━━━━━ Data shown
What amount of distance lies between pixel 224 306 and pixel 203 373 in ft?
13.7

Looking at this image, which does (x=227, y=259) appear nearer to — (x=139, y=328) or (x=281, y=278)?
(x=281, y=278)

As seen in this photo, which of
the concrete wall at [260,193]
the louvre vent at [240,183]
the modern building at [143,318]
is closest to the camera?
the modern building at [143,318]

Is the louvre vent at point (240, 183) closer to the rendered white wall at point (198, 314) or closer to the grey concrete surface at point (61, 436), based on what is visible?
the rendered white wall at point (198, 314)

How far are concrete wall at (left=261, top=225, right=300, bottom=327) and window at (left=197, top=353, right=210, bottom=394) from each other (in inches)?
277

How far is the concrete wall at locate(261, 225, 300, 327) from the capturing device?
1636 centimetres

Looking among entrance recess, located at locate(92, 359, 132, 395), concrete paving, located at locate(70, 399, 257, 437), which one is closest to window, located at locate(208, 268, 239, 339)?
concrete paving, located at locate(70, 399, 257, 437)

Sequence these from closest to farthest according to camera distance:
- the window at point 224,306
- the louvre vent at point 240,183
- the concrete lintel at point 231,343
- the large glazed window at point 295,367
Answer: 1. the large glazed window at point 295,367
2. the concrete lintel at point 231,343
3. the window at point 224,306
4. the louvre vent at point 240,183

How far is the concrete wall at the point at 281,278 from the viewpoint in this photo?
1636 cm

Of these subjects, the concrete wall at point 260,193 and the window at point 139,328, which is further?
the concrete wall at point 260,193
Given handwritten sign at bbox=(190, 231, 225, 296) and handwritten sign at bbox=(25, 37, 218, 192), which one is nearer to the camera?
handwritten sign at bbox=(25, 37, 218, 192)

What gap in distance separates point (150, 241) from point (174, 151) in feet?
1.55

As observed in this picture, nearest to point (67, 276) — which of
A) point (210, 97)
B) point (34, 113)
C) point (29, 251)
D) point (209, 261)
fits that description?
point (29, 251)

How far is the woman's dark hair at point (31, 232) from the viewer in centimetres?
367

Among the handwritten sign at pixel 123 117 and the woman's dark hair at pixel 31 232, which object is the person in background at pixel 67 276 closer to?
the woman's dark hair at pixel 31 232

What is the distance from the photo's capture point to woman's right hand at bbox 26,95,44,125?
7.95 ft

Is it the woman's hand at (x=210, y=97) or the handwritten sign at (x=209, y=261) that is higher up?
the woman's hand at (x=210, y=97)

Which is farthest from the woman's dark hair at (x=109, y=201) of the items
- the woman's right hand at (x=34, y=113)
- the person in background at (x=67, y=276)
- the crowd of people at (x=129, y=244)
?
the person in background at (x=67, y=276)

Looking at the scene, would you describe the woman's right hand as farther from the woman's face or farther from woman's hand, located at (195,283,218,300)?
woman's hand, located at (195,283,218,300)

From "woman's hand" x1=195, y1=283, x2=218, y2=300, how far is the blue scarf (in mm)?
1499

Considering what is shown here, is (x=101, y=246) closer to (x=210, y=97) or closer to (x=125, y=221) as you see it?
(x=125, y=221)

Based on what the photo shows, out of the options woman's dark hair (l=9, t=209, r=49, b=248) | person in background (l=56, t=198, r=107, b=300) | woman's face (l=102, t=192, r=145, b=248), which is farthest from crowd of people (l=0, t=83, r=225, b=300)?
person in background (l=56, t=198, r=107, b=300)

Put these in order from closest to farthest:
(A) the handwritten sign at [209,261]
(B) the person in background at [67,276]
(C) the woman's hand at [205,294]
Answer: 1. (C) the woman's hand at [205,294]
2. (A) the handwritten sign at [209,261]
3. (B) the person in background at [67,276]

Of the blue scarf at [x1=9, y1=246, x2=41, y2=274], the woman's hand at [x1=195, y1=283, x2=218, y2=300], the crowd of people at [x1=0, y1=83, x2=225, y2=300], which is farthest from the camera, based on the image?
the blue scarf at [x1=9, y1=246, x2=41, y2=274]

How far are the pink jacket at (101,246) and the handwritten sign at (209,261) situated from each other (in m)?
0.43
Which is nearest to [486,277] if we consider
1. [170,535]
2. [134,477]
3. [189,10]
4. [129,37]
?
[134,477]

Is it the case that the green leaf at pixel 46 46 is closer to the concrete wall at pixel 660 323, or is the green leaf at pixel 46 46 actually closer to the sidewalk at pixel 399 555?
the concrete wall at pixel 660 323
━━━━━━━━━━
- _Job_
Can you return, word for word, the rows from the line containing "Given handwritten sign" through the line containing "3. (B) the person in background at [67,276]", with both of those lines included?

- _Solution to the exercise_
Given handwritten sign at bbox=(190, 231, 225, 296) and handwritten sign at bbox=(25, 37, 218, 192), which one is nearer to the camera?
handwritten sign at bbox=(25, 37, 218, 192)

What gap in distance separates point (150, 241) from point (174, 151) in feet?
1.55

As observed in this picture, nearest to point (67, 276) — which of
A) point (210, 97)
B) point (34, 113)
C) point (29, 251)
D) point (209, 261)
fits that description?
point (29, 251)

How far is the woman's dark hair at point (31, 232) from the viewer in centimetres?
367

Among the handwritten sign at pixel 123 117 and the woman's dark hair at pixel 31 232, which object is the person in background at pixel 67 276 closer to?
the woman's dark hair at pixel 31 232

What is the distance from the photo's capture point to woman's right hand at bbox 26,95,44,125?
7.95 ft

Is it the woman's hand at (x=210, y=97) or the handwritten sign at (x=209, y=261) that is higher up?
the woman's hand at (x=210, y=97)

Which is farthest from the woman's dark hair at (x=109, y=201) of the items
- the woman's right hand at (x=34, y=113)
- the person in background at (x=67, y=276)
- the crowd of people at (x=129, y=244)
?
the person in background at (x=67, y=276)

Looking at the scene, would you describe the woman's right hand as farther from the woman's face or farther from woman's hand, located at (195,283,218,300)?
woman's hand, located at (195,283,218,300)

From "woman's hand" x1=195, y1=283, x2=218, y2=300, how far is the blue scarf (in mm)?
1499

Considering what is shown here, is (x=101, y=246) closer to (x=210, y=97) or closer to (x=125, y=221) as you see it?
(x=125, y=221)

Based on what the photo shows, out of the options woman's dark hair (l=9, t=209, r=49, b=248) | person in background (l=56, t=198, r=107, b=300) | woman's face (l=102, t=192, r=145, b=248), which is farthest from crowd of people (l=0, t=83, r=225, b=300)?
person in background (l=56, t=198, r=107, b=300)

Put these in order from closest to farthest:
(A) the handwritten sign at [209,261]
(B) the person in background at [67,276]
(C) the woman's hand at [205,294]
Answer: 1. (C) the woman's hand at [205,294]
2. (A) the handwritten sign at [209,261]
3. (B) the person in background at [67,276]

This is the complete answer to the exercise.